Here is a question you might have had, but didn't know that you had. I mean, presuming the reader spends any time thinking about me, which I actually presume they do not.
So the question might be: is my picaresque life of kitsch a put-on for the internet? Is this a temporary period that I am engaging in before alighting back into more serious pursuits, such as the Interdepartmental Group on Knowledge Leadership? In short, am I slumming? Am I living in a half-basement apartment in a small college town in Oregon, and working part time online for .17 cents a minute, and spending my time reading YA literature from The Dollar Tree, because I am... "taking a break", or purposely thumbing my nose at the world?
The answer is, simply, no.
I am 42 years old. When I was in my 20s, many of my peers lived as I did now. One by one, they seemed to get responsibilities and jobs and houses. And...it just never happened to me. I have not done anything especially big to break from the "normal" world. I have never been in jail. I've never even been arrested. I haven't abused any drugs, including alcohol. There is no red flag in my record that says I can't participate in the normal world. And in many ways, I have participated. But it always seems like I am just stopping by.
And in my mind, for many years, I thought I would make a circuit and come back to my hometown, to dispense my sage advice. I could be like Zhuge Liang: country school teacher whose years of study made him a master strategist. No one has knocked on my door yet, offering me a glamorous position based on my years of social media presence. But, you know, it is only Wednesday.

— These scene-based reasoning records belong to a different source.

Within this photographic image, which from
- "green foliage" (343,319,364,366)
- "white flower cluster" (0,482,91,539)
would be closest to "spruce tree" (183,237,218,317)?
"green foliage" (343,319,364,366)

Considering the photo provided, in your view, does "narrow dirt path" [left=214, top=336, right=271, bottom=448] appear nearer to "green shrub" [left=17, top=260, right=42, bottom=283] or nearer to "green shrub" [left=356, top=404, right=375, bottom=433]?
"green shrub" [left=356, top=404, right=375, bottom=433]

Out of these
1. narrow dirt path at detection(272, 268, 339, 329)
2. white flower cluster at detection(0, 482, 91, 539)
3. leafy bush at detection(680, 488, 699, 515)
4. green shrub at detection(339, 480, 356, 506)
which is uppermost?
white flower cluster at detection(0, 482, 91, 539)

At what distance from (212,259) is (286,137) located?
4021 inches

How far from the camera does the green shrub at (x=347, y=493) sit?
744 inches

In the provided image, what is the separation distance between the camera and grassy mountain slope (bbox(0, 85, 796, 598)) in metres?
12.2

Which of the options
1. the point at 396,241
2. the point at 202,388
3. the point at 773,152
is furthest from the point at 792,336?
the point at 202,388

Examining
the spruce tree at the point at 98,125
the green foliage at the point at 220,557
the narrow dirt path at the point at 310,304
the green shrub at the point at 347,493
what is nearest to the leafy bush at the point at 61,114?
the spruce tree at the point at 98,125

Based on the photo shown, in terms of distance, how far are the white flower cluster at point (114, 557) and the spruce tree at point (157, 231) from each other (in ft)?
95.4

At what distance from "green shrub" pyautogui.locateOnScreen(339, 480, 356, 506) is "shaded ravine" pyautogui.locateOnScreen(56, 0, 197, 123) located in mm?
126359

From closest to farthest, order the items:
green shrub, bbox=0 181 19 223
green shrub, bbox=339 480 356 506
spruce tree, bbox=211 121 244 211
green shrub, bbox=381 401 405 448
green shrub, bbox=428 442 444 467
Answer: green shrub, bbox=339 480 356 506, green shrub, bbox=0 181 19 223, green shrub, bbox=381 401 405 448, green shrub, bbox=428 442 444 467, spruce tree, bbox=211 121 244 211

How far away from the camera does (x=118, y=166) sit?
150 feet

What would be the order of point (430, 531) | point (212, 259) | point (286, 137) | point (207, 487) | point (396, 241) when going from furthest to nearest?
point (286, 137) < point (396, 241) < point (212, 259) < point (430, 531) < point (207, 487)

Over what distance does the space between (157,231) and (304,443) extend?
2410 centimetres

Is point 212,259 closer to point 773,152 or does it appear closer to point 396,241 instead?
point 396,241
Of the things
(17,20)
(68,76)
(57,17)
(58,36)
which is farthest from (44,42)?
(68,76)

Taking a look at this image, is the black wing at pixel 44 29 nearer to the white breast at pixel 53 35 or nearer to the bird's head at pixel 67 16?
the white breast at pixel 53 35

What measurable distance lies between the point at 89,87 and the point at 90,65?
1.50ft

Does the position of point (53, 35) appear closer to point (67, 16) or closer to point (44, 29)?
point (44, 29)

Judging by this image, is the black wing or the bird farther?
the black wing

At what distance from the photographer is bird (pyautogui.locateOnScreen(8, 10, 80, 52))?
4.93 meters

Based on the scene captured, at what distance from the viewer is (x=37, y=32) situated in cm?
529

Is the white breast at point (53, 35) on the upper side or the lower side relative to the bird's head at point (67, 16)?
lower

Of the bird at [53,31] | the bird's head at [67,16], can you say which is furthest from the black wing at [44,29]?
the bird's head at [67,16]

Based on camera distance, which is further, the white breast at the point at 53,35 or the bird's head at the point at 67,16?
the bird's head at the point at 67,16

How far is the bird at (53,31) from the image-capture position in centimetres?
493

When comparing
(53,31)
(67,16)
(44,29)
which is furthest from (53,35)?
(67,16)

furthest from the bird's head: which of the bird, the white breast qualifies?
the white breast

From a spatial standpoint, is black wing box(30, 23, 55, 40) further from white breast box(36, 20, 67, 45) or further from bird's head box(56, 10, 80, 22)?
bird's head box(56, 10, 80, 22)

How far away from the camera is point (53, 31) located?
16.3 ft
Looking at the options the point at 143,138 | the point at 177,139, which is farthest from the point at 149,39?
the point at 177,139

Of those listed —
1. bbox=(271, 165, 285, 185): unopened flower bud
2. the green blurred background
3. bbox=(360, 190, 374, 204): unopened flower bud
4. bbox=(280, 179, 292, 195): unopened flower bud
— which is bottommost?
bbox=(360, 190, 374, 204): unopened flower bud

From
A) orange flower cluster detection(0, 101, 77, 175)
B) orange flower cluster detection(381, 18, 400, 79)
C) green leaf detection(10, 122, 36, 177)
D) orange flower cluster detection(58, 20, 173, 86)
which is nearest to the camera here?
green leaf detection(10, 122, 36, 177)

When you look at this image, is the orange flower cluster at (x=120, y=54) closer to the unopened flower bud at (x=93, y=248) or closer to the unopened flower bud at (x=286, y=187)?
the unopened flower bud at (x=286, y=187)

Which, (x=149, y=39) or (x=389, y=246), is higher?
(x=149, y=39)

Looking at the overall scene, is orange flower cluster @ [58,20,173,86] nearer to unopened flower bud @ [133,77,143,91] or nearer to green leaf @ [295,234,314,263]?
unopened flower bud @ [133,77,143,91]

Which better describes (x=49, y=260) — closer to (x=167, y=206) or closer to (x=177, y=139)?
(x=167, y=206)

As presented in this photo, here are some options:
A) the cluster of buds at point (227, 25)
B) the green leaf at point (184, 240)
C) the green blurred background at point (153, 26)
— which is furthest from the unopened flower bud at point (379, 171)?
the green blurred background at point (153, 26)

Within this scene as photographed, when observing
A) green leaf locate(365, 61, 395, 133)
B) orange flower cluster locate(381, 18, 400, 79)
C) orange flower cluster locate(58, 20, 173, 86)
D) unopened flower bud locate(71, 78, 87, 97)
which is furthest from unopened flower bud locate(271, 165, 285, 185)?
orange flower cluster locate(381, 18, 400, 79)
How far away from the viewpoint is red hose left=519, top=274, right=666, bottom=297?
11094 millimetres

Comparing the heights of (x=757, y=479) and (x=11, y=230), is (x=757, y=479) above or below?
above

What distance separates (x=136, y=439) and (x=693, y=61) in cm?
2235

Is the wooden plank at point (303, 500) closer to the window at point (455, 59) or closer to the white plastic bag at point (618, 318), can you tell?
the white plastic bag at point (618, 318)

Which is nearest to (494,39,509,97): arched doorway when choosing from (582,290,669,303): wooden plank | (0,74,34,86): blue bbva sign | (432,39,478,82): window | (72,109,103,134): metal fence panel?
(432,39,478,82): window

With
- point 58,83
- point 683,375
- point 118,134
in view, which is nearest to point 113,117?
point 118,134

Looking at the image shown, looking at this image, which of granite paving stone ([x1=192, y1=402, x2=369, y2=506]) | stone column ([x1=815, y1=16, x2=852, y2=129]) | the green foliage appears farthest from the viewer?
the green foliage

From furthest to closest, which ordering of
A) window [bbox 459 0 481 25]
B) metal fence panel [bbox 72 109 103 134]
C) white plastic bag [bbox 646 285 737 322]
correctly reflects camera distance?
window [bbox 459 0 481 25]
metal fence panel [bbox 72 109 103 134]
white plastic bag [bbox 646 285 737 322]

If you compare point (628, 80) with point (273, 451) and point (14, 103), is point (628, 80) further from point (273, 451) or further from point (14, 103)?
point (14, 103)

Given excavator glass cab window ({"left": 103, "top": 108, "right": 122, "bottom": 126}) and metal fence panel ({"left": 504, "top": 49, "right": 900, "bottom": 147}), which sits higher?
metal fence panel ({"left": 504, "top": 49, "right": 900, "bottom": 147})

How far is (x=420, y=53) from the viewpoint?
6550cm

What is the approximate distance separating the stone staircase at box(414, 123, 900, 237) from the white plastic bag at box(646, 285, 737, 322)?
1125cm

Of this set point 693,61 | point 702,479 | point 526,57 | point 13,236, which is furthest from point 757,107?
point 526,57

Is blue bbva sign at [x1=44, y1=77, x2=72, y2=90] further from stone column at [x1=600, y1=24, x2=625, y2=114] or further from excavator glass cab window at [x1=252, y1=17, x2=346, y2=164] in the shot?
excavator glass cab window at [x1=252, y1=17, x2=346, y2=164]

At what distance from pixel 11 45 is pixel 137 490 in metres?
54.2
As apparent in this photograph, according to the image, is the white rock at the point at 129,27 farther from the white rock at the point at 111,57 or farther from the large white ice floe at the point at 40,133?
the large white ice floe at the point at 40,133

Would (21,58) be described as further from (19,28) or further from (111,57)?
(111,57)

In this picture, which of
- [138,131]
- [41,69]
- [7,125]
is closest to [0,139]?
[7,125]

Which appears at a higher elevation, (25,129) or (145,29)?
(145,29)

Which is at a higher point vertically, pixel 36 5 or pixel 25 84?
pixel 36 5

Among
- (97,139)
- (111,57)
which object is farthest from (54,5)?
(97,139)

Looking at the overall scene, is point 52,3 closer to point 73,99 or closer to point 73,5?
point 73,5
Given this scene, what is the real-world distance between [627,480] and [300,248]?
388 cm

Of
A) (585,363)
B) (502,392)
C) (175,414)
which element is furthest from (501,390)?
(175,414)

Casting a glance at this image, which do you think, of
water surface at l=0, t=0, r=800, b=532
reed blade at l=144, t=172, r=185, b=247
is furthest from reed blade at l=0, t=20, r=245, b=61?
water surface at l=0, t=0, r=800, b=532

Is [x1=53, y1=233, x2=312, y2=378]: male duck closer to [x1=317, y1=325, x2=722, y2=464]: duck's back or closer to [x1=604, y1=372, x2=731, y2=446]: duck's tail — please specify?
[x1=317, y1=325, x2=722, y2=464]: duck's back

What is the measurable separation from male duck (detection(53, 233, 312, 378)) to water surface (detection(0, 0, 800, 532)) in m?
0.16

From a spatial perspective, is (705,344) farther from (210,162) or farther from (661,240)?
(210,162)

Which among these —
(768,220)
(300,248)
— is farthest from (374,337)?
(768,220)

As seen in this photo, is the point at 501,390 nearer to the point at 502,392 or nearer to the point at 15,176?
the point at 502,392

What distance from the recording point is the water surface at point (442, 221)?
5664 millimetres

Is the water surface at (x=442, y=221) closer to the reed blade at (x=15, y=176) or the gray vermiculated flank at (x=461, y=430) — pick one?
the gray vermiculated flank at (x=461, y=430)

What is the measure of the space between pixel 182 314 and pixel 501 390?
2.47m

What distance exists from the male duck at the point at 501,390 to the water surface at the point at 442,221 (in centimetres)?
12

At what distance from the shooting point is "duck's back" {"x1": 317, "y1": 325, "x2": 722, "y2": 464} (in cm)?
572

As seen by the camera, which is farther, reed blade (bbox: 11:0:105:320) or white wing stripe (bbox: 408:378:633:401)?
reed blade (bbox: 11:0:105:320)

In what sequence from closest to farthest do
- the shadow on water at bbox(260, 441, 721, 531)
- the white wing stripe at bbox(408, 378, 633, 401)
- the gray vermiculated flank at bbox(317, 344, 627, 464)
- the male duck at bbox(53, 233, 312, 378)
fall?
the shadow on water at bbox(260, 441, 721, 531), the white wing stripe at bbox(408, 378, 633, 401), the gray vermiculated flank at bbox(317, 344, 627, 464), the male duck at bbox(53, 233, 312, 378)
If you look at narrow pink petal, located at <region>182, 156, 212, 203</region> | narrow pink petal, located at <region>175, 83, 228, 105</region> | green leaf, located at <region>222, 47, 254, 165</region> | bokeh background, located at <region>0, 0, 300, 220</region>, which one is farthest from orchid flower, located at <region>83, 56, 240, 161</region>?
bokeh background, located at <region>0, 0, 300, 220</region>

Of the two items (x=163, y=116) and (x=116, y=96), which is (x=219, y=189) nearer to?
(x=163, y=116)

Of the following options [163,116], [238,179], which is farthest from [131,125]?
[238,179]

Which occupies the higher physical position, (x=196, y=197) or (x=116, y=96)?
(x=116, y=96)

Sometimes people lionize the "decision" to live life "on my own terms", but the truth is, it wasn't a decision. And while I enjoy "being my own person", I also have many anxieties. I haven't been to a dentist since 2014, and I haven't been to a doctor since...uh, 2006? TBQH, I don't really know what doctors do. Right now, my life might be "picaresque", but I am nervous about my rent going up. I am nervous about my job going away. I am nervous about getting old and having no connections or relationships.
But here is the key point: it's not like I am actively deciding to not have those things. It's not like there is a middle-class job with full benefits and comforts, and a meaningful relationship, just knocking at my door, and I am actively refusing them to be different. These things, which other people talk about as if they are automatic, are things I wouldn't even know how to get to square one with.